> _Exercise directions_:
In the voting rights article below, how many groups make up the coalition planning to take to the streets and lobby lawmakers?

> _Document section_:
★ ★ ★ ★ ★ ★ ★
Political war over voting rights heats up
Stacey Abrams, the most effective voting rights voice in the nation, says the Georgia laws exceed some of the worse elements of Jim Crow. | Michael A. McCoy/AP

WASHINGTON—State by state and on Capitol Hill, the war in the U.S. over voting rights versus voter suppression is heating up.

On the side of voting rights: Congressional Democrats, Democratic President Joe Biden, 83% of the public—including 74% of Republicans—according to a recent poll, and a coalition of 190 labor, progressive, civil rights, religious, women’s, gay, green and other groups, who plan to take to the streets and lobby their lawmakers while Congress is in recess during the week of April 5-9.

On the side of voter suppression: Congressional and state Republicans, notably those in deep-red states led by Iowa and Georgia, right-wing ideologues and think tanks, white nativist and racist groups, and, the latest entry, the secretive cabal of the often-criminal corporate class, the American Legislative Exchange Council. Its participation makes the class war over voting obvious.

At stake: The future of U.S. democracy and who will rule—the 1%, the white nationalists, the right-wing ideologues and their GOP puppets, or the rest of us?
★ ★ ★ ★ ★ ★ ★
> _Stored data_:
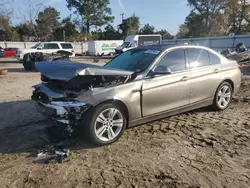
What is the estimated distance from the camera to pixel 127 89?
★ ★ ★ ★ ★ ★ ★
> _Final result_:
190 groups.